■ WHAT YOU WILL DO ■
Before you return the lines below, strip out any images and keep every word as written.

■ DATA EXCERPT ■

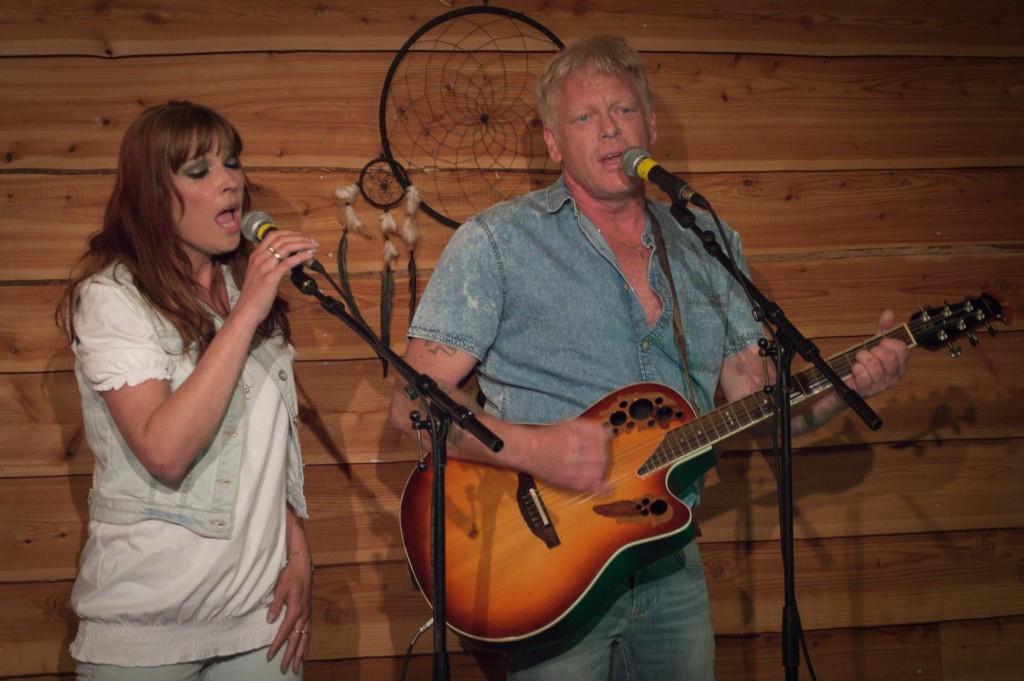 Heidi Gabrielle en 'Mr. Fox' Gino brengen een zelf geschreven country song ten gehore.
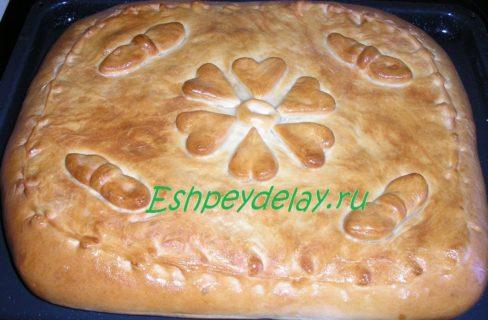 пирог с рисом и комсервами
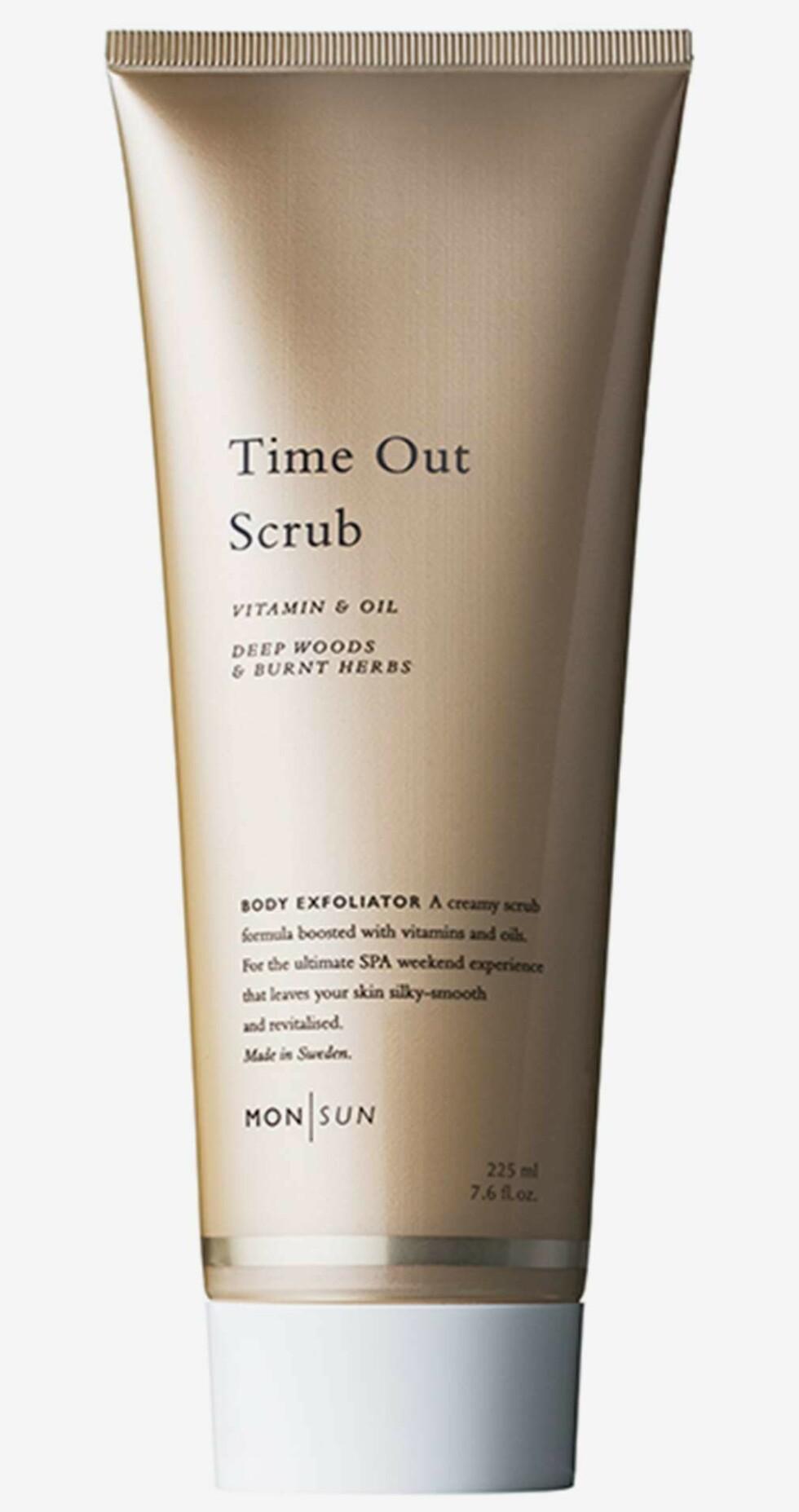 Skrubb fra Mon Sun |149,-| https://www.kicks.no/mon-sun/hudpleie/kroppspleie/skrubb-peeling/time-out-scrub-vitamin--oil-body-exfoliator-225ml-225-ml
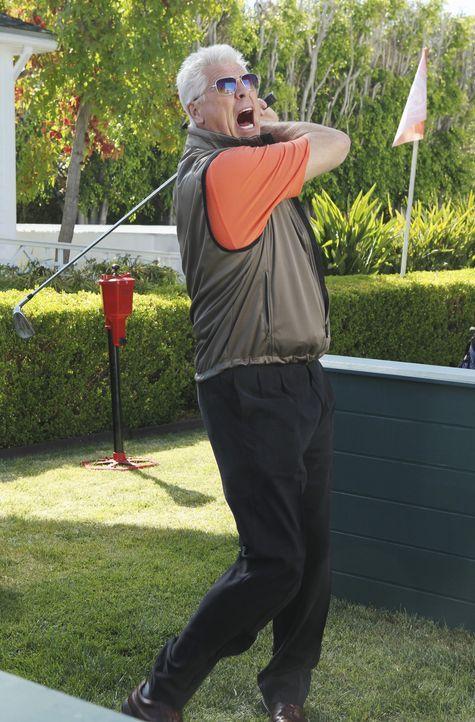 Nimmt Golfunterricht bei Bobby: Roger (Barry Bostwick) ... - Bildquelle: 2010 ABC INC.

■ SOLUTION TO THIS PROBLEM ■
 Heidi Gabrielle en 'Mr. Fox' Gino brengen een zelf geschreven country song ten gehore.
 пирог с рисом и комсервами
 Skrubb fra Mon Sun |149,-| https://www.kicks.no/mon-sun/hudpleie/kroppspleie/skrubb-peeling/time-out-scrub-vitamin--oil-body-exfoliator-225ml-225-ml
 Nimmt Golfunterricht bei Bobby: Roger (Barry Bostwick) ... - Bildquelle: 2010 ABC INC.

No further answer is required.